The whole point of solicitors’ regulation is to protect the consumer, many of whom are vulnerable by reason of age, infirmity, learning difficulties or abusive relationships. This is why solicitors have a raft of obligations to protect clients and the integrity of the profession. So you would think a solicitor of more than three decades would have little difficulty recognising clear signs that a client is vulnerable; and take necessary measures to protect him.
Unfortunately, significant professional failures enabled a client (A) with autism, limited intellectual skills, a low level of intelligence and a mental age of around 12 to be openly exploited.
Anthony Gale, while working for Harrogate firm Ison Harrison, acted for both A and the purchaser’s company in a property transaction. The buyer was a very long-standing client of Gale. He was initially instructed by both parties, but Gale then decided only to act for A – but did not once see him on his own. Further red flags in this transaction included:
- The consideration was repayment of the purported £119,260 mortgage
- There was no mortgage on the property
- The sum was not to be paid into the client account
- No payment was made to A
- No valuation of the property was undertaken
- The buyer apparently prepared the transfer himself
Following completion, A’s social worker became aware of the property transfer and alerted the police. Gale was interviewed but faced no further action; the buyer (an accountant) was eventually convicted of fraud and money laundering and sentenced to 5.5 years in imprison.
Gale told police he’d had no concerns about A’s vulnerability, but an expert report said his difficulties would have been apparent when Gale dealt with the matter. Gale did acknowledge that the circumstances were “mildly strange”.
The SDT found that A was clearly subject to undue influence and/or financial abuse, yet Gale had failed to advise A and take steps to protect his interests – including any right to continue to live at the property as A had no alternative home to move to. Nor had Gale advised him of the risks of transferring his property.
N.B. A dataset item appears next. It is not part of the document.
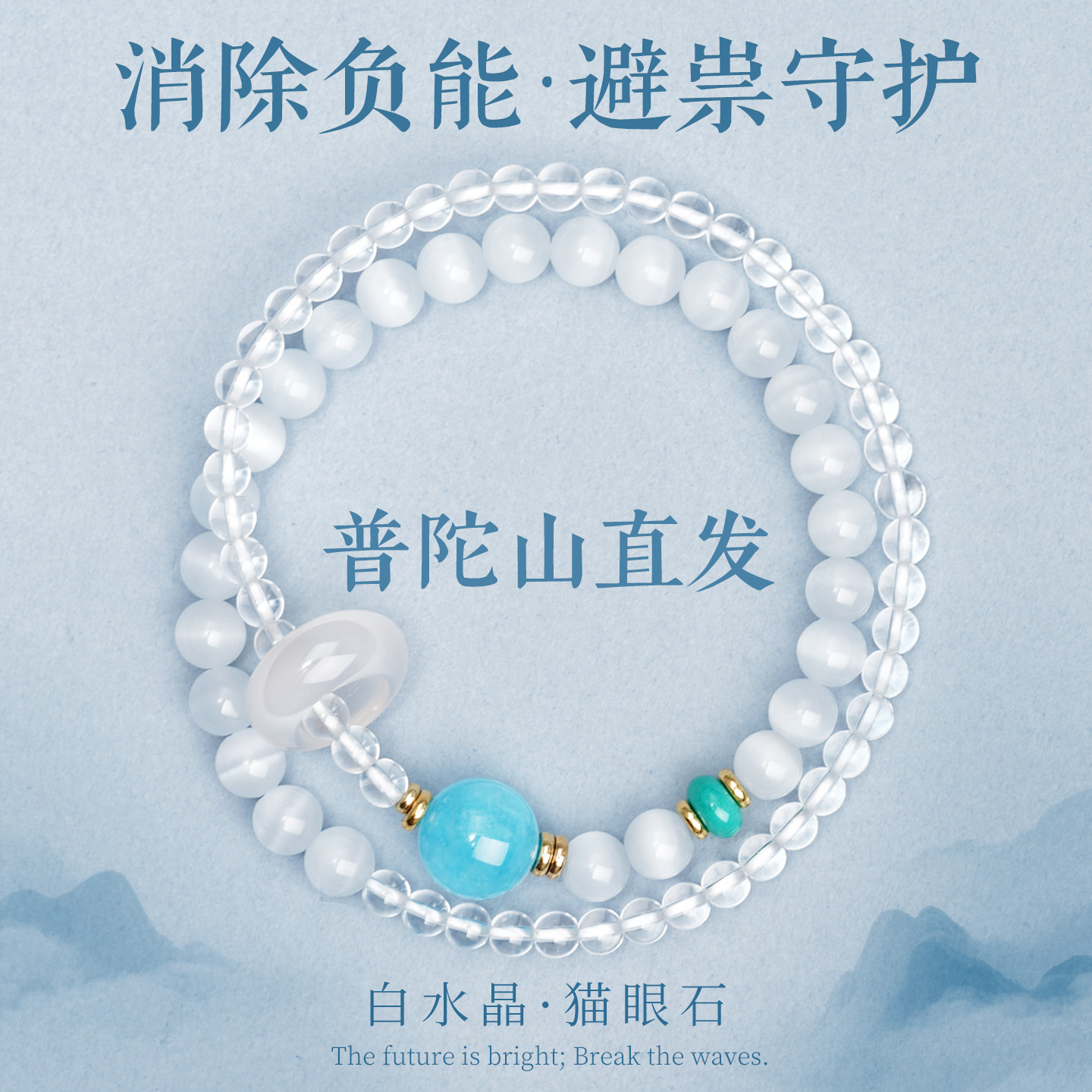 普陀山直发天然海蓝宝白水晶净体手串多圈白猫眼石手链女款转运珠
The SDT noted Gale’s “demonstrable propensity to ignore red flags in conveyancing transactions, and his inherent inability to identify and heed warning signs of fraud or exploitation”. Gale admitted misconduct and recklessness.
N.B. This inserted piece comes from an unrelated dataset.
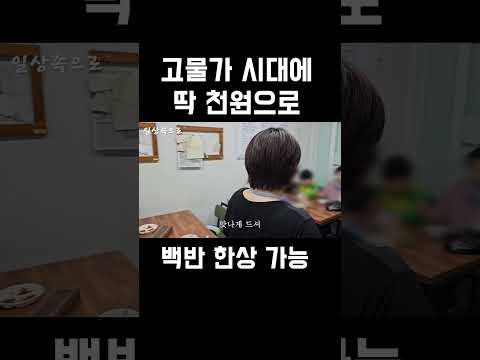 천원으로 백반 한상 가능한 식당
The tribunal ruled that given his experience, Gale was highly culpable and had committed a material breach of his obligations to protect the public and the reputation of the profession. His actions had also had a profound impact on A.
This was not an isolated incident – in 2018 Gale was fined £10,000 for breaches in earlier conveyancing matters. Even so, those sanctions had not rectified Gale’s “ineptitude”. He was suspended for a year and ordered to pay £12,000 in costs.
This is undoubtedly a case of excessive misconduct. Gale did not appear to be wholly incompetent in the common sense of the word – the SDT found Gale’s actions to be deliberate, calculated and repeated.
Solicitors ought to take this case as an important reminder of how vital it is to recognise and act appropriate on red flags and potential suspicious activity, instead of ignoring them for the sake of expediency.